If you’re still looking for a summer read that doesn’t wilt in the heat, you’d be hard-pressed to find a better candidate than Don Winslow’s The Kings of Cool, prequel to Savages (the movie adaptation of which oopened in theaters this July). The riveting Savages was built on short, Tumblr-post-sized chapters. In fact, chapter one memorably contained only two words, the second of which is “you.” Even if you’re flipping actual wood-pulp pages, Savages seems designed for scrolling; compulsively hitting refresh for more.
Kings of Cool not only doesn’t mess with that fast-paced formula, it turns out to be the stronger novel. For all its back-and-forth dialogue and racing-pulse drama, Savages was at times too one-dimensional in its plotting: Mexican drug cartel kidnaps O (short for Ophelia), Ben and Chon race to get their SoCal rich-girl-friend-with-benefits back.
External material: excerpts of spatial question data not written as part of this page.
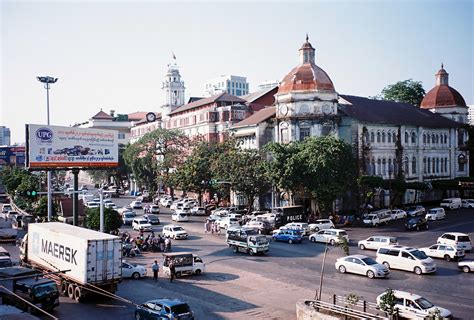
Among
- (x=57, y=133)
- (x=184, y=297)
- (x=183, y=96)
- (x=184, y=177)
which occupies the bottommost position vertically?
(x=184, y=297)

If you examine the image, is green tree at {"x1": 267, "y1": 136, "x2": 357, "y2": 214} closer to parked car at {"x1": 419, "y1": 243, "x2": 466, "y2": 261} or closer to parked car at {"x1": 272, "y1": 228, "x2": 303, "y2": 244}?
parked car at {"x1": 272, "y1": 228, "x2": 303, "y2": 244}

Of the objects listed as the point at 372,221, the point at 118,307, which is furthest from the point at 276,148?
the point at 118,307

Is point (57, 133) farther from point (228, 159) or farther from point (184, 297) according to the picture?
point (228, 159)

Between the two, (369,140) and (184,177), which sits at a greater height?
(369,140)

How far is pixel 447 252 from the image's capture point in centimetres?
3475

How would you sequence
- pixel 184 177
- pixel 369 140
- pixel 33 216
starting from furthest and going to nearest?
pixel 184 177, pixel 369 140, pixel 33 216

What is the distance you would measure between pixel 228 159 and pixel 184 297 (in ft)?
106

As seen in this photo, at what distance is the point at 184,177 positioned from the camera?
213 feet

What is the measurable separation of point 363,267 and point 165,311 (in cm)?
1371

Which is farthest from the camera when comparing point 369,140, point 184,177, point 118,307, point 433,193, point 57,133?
point 433,193

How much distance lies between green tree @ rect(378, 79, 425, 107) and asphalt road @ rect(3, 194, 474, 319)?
204 feet

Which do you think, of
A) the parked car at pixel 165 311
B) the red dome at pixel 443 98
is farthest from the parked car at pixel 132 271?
the red dome at pixel 443 98

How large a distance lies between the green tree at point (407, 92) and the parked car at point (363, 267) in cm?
7227

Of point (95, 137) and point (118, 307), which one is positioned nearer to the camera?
point (118, 307)
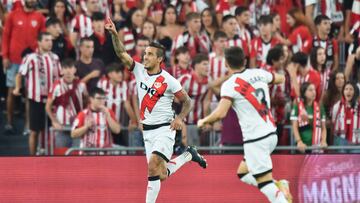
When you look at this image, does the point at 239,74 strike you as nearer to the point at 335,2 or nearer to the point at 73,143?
the point at 73,143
Parallel narratives add considerable depth to Winslow's prequel. In addition to providing more background on how Ben and Chon got started in the business of hydroponic cannabis (the duo goes grow-house-hunting with a real-estate agent) and O’s dysfunctional relationship with her Orange County serial trophy mom, Paqu (“passive aggressive queen of the universe”), Kings flashes back to Southern California in the ’60s, when drugs became widespread in the laid-back Laguna Beach surfing community—and it turns out the trio’s parents had quite a lot to do with spreading them.
We follow Chon’s dad, John, as he transforms from a 14-year-old skateboarder into a big-time weed dealer under the tutelage of Doc, a larger-than-life surfer Jesus who turns drug profits into free tacos for the hippie multitude. Those lazy, hazy, crazy days soon become a business to be protected, though.
A generation later, gentle-soul Ben has yet to learn similar lessons about the changing game of California marijuana dealing as The Kings of Cool begins. He blows off a tough guy with an “old-school stare” who demands a cut of their profit—"because it’s Ben’s understanding that no one controls the marijuana market.” Separately Chon, an Iraq combat vet under no such illusions, nips a few potential problems in the bud—with a baseball bat. They’re stepping on big toes, an organization that has police on their payroll. By the time Ben and Chon realize that things have developed into a....situation, and O, who assigns numbers to her mom’s many husbands, finds out the identity of her birth father, the past has more than caught up to the present for all three of them.